Let The Sunshine, starring William Zappa, Georgie Parker, Andrew McFarlane and Kate Raison, is a comedy about two ideologically opposed couples living in Noosa, on Queensland’s Sunshine Coast, who are forced to get on when their children marry and have a child.

“It is a rerun of Romeo And Juliet,” Williamson says. “It’s the Capulets and the Montagues but my star-cross’d lovers don’t come to an horrendous end.
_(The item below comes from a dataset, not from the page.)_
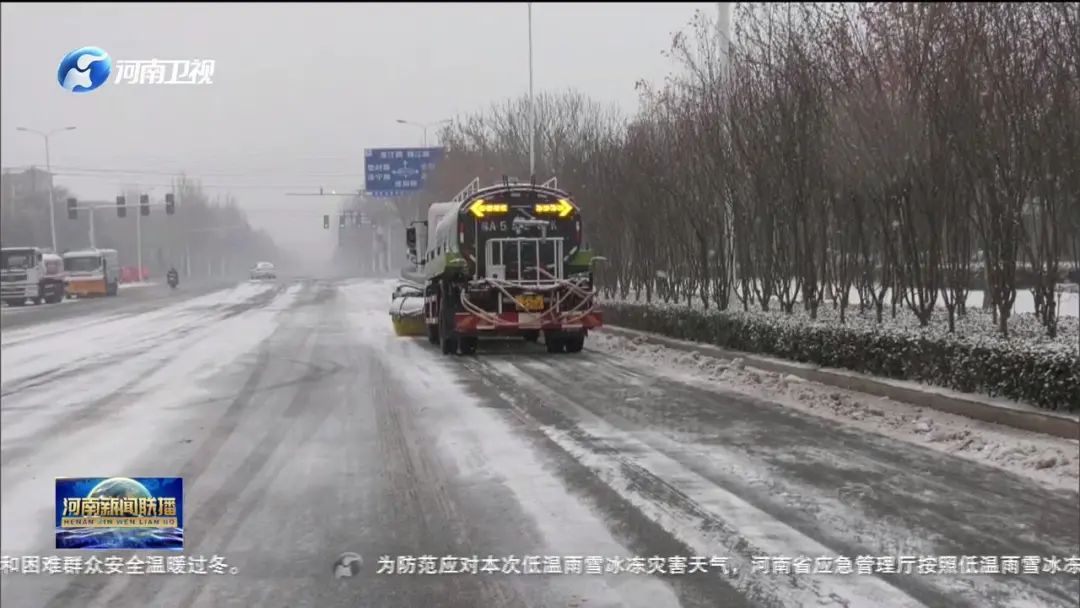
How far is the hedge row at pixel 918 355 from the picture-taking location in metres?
7.68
Comedy is based not on life-shattering events but ordinary people muddling through their problems.”

Sounds more like an attempt to recycle Travelling North by making the protagonists sea-changing Babyboomers instead of old codgers while grafting a confected ideological conflict onto an already tired concept. 
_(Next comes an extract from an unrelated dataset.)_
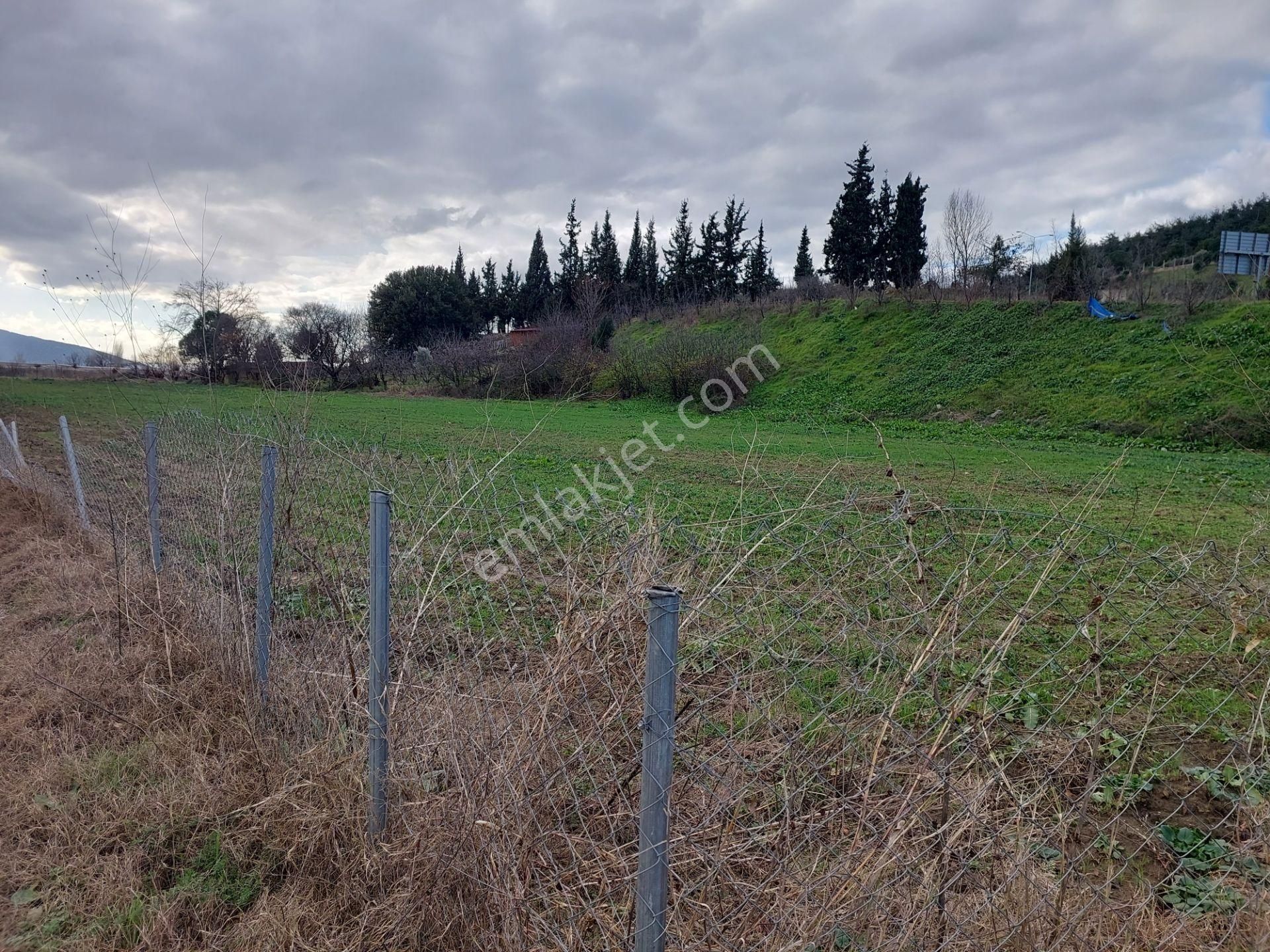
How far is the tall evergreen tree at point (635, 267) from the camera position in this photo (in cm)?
4981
Jen and I certainly won’t be parting with the readies to see it, unlike Williamson’s last pre-“retirement” blockbuster Influence which we saw to our deep disappointment during its 2005 highly profitable run in Melbourne.  We more or less agreed with The Age’s review of that production:

The subject of Sydney’s radio shock jocks and their demagoguery may be new to the stage, but everything else about Influence marks it unmistakably as the work of David Williamson. Its characters have no surprises for us; its plot works with a clockwork neatness; it delivers a degree of satire mainly through exaggeration and manipulation of stereotypes; and its criticisms are predictably left-wing. …

There is no arguing with the play’s politics as such, but its limitations ultimately blunt the message. Opinions delivered by two-dimensional characters may arouse suitably predictable responses, but without the real sympathy that might bring about change.

It may be a harsh judgement, but there is something opportunistic about Williamson’s capturing of such topical subjects as displays of deplorable political reality without taking it any further.

Despite recanting his wise decision to retire, it doesn’t seem to have occurred to Williamson that he’ll never again appeal to a more discerning audience while he insists on endlessly repeating his standard pitch to the large though profitable group of middle class, middle aged, vaguely left-leaning ABC viewers who’d rather chuckle condescendingly at their favourite playwright’s predictable barbs while congratulating themselves on their enlightened opinions than have their self-satisfied self-images challenged by anything even slightly raw or uncomfortable. 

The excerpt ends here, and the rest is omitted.